*Page text*.
########
My code in keras working good but not in pytorch.
My code in keras:
combined = concatenate([left.output, right.output])
combined = Conv3D(128, (3, 3, 3), activation='relu', strides=1, kernel_initializer='he_uniform' , padding='same')(combined)
combined = BatchNormalization()(combined)
combined = Conv3D(64, (3, 3, 3), activation='relu', strides=1 , kernel_initializer='he_uniform' , padding='same')(combined)
combined = BatchNormalization()(combined)
combined = MaxPooling3D(pool_size=(2, 2, 2))(combined)
combined = Flatten()(combined)
# apply a FC layer and then a regression prediction on the
# combined outputs
z = Dense(64, activation="relu")(combined)
z = BatchNormalization()(z)
z = Dropout(0.5)(z)
z = Dense(32, activation="relu")(z)
z = Dense(1, activation="linear")(z)
model = Model(inputs=[left.input, right.input], outputs=z)
My optimizer:
optimizer = SGD(momentum=0.9, nesterov=True)
self.model.compile(loss=‘mean_absolute_error’, optimizer=optimizer, metrics=metrics)
My code in Pytorch:
def train_epoch(epoch, data_loader, model, criterion,criterion2, optimizer, opt,
epoch_logger, batch_logger):
print('train at epoch {}'.format(epoch))
model.train()
model = model.cuda()
# model = nn.DataParallel(model, device_ids=None)
batch_time = AverageMeter()
data_time = AverageMeter()
losses = AverageMeter()
losses2 = AverageMeter()
top1 = AverageMeter()
top5 = AverageMeter()
end_time = time.time()
for i, (inputs, targets) in enumerate(data_loader):
data_time.update(time.time() - end_time)
if not opt.no_cuda:
targets = targets.cuda()
# inputs=inputs[0]
inputs = inputs.squeeze()
inputs = np.reshape(inputs, (inputs.shape[0],inputs.shape[1],inputs.shape[5],inputs.shape[2],inputs.shape[3],inputs.shape[4]))
inputs = inputs.cuda()
outputs = model(inputs[0].float(), inputs[1].float())
targets=torch.transpose(targets, 0, 1)
targets = targets.float()
# targets = targets.unsqueeze(-1)
# outputs = torch.reshape(outputs, (-1,))
# targets = targets.to(torch.float64)
# targets = targets.unsqueeze(0)
########
*Supplied information*.
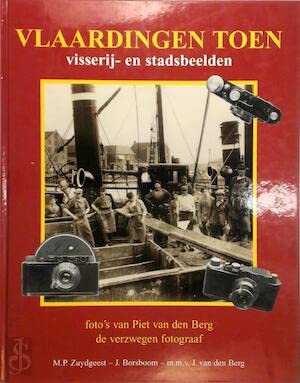 Beispielbild fr Vlaardingen toen, visserij- en stadsbeelden. Foto s van P. van den Berg de verzwegen fotograaf zum Verkauf von Antiquariaat Looijestijn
########
*Instruction 1*. In the post, which loss function is the Keras model compiled with?
*Instruction 2*. Swap "targets" for "labels" in the part of the post that opens with "outputs = model(inputs[0].float(), inputs[1].float())" and closes with "outputs = torch.reshape(outputs, (-1,))", and write that part out again.
This material has no connection to the post.

*Exercise result 1*. Mean absolute error (`mean_absolute_error`).

*Exercise result 2*.
outputs = model(inputs[0].float(), inputs[1].float())
labels=torch.transpose(labels, 0, 1)
labels = labels.float()
# labels = labels.unsqueeze(-1)
# outputs = torch.reshape(outputs, (-1,))